→ **Source passage**:
VERY difficult question.  I perceive taxa (names & concepts) as artificial
constructs, without unambiguosly objective reality; and as such, everything
(except the UID itself) is metadata.  However, original descriptions of
taxon names do have an (almost) unambiguosly objective reality, as do
documented statements about taxonomic concepts to which those statements
apply.  But even still, most of the attributes we might think of data
elements for objects like an original description of a taxcon name, could
also be interpreted as metadata.

> Here's another interesting thing about data and metadata in LSIDs.  When
> you issue an LSID you're promising the the DATA behind that LSID never
> changes.

What about typographical/transcriptional errors?  Can they be corrected?

> * client stack versus authority server
>
> The LSID folks provide two batches of code - an authority server, for
> people who want to to serve up LSIDs themselves, and an LSID Client stack
> - which can be used by organizations to provide access to their LSIDs
> and/or proxy LSIDs provided by other organizations.  It may make sense for
> an organization like GBIF to build a service using the Client Stack to
> support both their own LSIDs and those served by other organizations.  The
> Client Stack has a caching mechanism which supports expiration information
> from the primary authority, so the primary authority can update where the
> LSID may be resolved and metadata of that authority.

Does the expiration apply to the domain, or to the individual object?  In
other words, can a defined set of ObjectID's within one domain's LSID pool
be re-directed, without having to redirect all calls to that LSID domain?

Thanks again for your very useful insights!

Aloha,
Rich

→ **Collected data**:
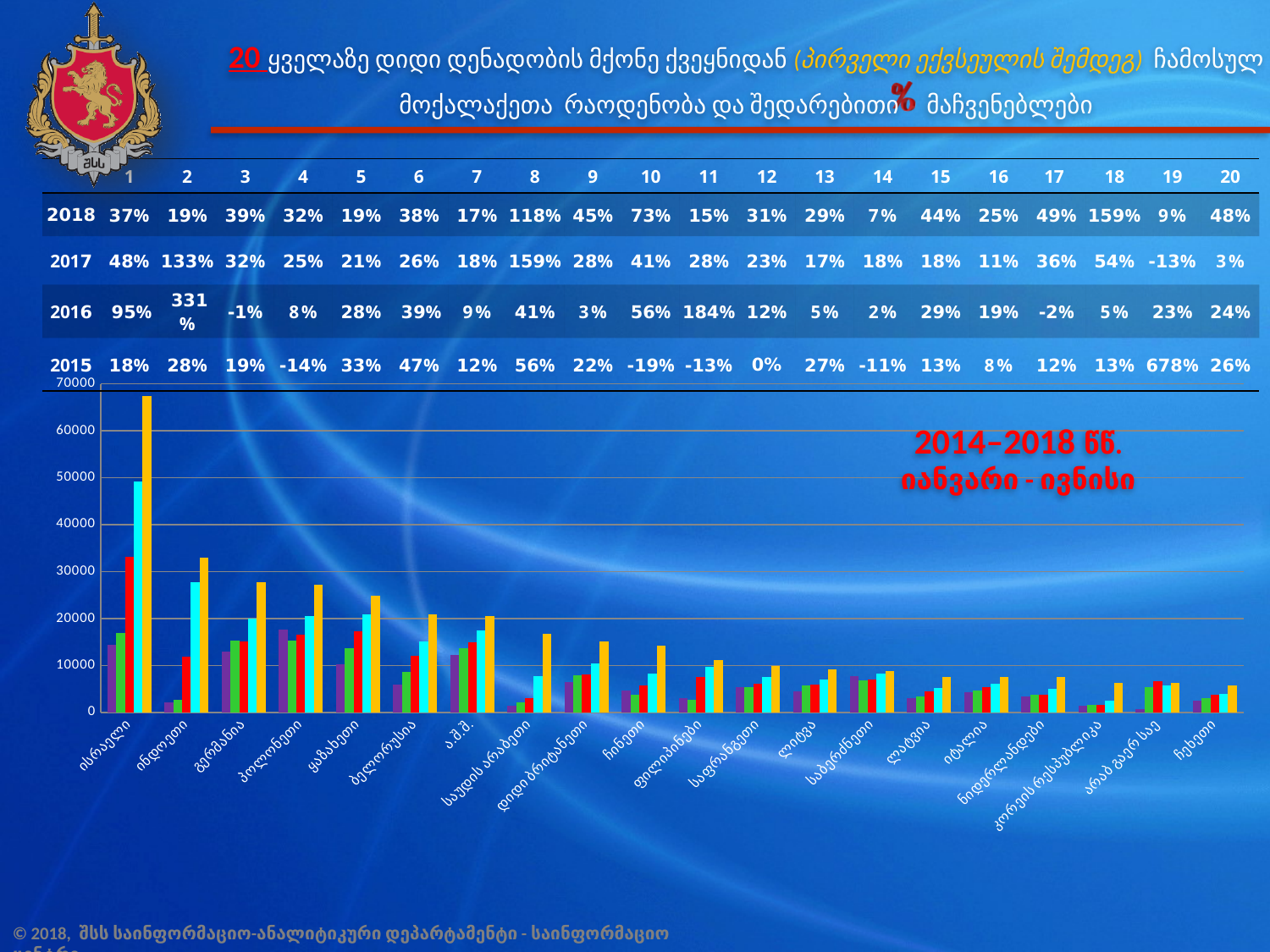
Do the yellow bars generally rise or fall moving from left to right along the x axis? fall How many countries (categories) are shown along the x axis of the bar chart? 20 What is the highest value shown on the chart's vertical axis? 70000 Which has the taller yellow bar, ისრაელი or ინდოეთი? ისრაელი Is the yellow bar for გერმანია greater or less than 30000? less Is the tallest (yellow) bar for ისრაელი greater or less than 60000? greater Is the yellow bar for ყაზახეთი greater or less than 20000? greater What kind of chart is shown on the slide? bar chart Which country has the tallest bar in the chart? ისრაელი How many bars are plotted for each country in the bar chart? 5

→ **Directions**:
1/ Answer these from the LSID discussion:
(a) Apart from the UID itself, what does the writer regard everything about taxa as being?
(b) What does issuing an LSID promise about the data behind it?
(c) What are the two batches of code the LSID folks provide?
2/ Turn the paragraph of the LSID discussion that begins "The LSID folks provide" into a bulleted list that keeps its main facts.

→ **Answers to the exercises**:
1/
(a) Metadata.
(b) That the data behind that LSID never changes.
(c) An authority server and an LSID Client stack.

2/
- The LSID folks provide two batches of code: an authority server and an LSID Client stack.
- The authority server is for people who want to serve up LSIDs themselves.
- Organizations can use the Client stack to provide access to their own LSIDs and/or proxy LSIDs provided by other organizations.
- An organization like GBIF might use the Client Stack to build a service that supports both its own LSIDs and those served by other organizations.
- The Client Stack's caching mechanism supports expiration information from the primary authority. This lets that authority update where the LSID may be resolved and the authority's metadata.